*Problem to solve*: The lines wanted are those in the data below that include "level".

-- Opening Marker --

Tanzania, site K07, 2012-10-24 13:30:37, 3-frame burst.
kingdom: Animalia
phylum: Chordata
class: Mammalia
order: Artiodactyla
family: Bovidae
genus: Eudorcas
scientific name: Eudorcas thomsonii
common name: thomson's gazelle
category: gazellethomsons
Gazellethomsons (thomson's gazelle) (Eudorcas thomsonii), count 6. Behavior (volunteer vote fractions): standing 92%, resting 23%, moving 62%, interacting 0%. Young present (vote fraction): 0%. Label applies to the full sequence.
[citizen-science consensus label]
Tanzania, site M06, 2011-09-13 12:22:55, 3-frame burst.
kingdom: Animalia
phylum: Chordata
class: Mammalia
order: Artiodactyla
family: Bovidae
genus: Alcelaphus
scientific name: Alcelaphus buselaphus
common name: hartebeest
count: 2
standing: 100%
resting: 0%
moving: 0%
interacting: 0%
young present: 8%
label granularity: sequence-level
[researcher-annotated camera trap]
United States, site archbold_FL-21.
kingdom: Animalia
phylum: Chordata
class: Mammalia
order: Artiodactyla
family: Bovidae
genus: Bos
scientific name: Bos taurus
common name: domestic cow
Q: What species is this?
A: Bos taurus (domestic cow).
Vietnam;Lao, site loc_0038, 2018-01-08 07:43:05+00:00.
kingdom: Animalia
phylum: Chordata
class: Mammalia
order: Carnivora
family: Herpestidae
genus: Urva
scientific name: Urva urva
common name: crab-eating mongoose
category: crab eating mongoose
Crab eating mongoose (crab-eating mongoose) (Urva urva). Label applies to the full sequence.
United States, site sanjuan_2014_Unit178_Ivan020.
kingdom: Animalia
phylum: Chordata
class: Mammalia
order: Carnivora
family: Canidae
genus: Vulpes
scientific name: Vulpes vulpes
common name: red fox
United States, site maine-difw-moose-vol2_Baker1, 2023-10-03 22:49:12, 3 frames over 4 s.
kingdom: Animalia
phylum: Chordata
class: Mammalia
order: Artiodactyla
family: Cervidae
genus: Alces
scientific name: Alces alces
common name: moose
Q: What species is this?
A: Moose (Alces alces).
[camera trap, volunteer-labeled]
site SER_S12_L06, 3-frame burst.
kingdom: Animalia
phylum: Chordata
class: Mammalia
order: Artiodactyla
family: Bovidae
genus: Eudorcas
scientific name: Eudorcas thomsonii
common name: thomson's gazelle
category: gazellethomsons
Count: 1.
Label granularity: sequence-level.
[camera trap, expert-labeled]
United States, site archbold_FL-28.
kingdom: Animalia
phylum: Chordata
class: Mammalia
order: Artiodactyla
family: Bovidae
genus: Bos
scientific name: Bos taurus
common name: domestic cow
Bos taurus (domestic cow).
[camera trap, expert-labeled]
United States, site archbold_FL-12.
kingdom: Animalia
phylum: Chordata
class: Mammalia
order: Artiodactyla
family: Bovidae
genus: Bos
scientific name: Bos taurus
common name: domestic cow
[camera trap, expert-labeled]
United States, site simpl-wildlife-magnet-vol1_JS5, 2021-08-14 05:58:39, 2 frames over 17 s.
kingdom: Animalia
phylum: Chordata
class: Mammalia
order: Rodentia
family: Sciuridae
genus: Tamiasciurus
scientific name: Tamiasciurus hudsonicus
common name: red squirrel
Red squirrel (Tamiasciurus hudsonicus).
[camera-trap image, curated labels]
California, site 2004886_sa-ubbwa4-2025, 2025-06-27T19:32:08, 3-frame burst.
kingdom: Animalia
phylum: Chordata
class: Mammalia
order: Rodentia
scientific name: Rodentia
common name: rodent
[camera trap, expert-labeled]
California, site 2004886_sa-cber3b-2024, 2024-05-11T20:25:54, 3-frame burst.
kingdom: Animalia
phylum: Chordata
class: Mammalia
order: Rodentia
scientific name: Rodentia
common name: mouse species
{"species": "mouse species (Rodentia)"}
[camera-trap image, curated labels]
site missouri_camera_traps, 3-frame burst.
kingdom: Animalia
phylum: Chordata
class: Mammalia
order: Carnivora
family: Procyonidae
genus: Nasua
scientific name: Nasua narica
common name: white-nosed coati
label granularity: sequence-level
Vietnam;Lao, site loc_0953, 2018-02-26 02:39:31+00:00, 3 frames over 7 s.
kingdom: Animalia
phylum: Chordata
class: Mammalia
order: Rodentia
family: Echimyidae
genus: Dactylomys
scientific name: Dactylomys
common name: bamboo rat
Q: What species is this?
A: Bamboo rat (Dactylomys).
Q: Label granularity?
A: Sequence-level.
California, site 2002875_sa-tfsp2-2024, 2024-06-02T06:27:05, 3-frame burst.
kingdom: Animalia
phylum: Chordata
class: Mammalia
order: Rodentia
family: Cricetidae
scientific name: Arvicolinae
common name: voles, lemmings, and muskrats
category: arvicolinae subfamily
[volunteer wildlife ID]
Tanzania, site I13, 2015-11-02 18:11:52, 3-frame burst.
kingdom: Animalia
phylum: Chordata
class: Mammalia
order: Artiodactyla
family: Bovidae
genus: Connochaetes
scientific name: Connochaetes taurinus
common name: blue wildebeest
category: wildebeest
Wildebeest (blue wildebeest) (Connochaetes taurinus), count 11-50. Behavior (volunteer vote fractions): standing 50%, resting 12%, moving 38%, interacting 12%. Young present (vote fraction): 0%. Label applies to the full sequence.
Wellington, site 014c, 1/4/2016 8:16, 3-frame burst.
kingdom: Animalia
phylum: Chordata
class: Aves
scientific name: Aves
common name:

-- Closing Marker --

*Completed exercise*:
label granularity: sequence-level
Label granularity: sequence-level.
label granularity: sequence-level
A: Sequence-level.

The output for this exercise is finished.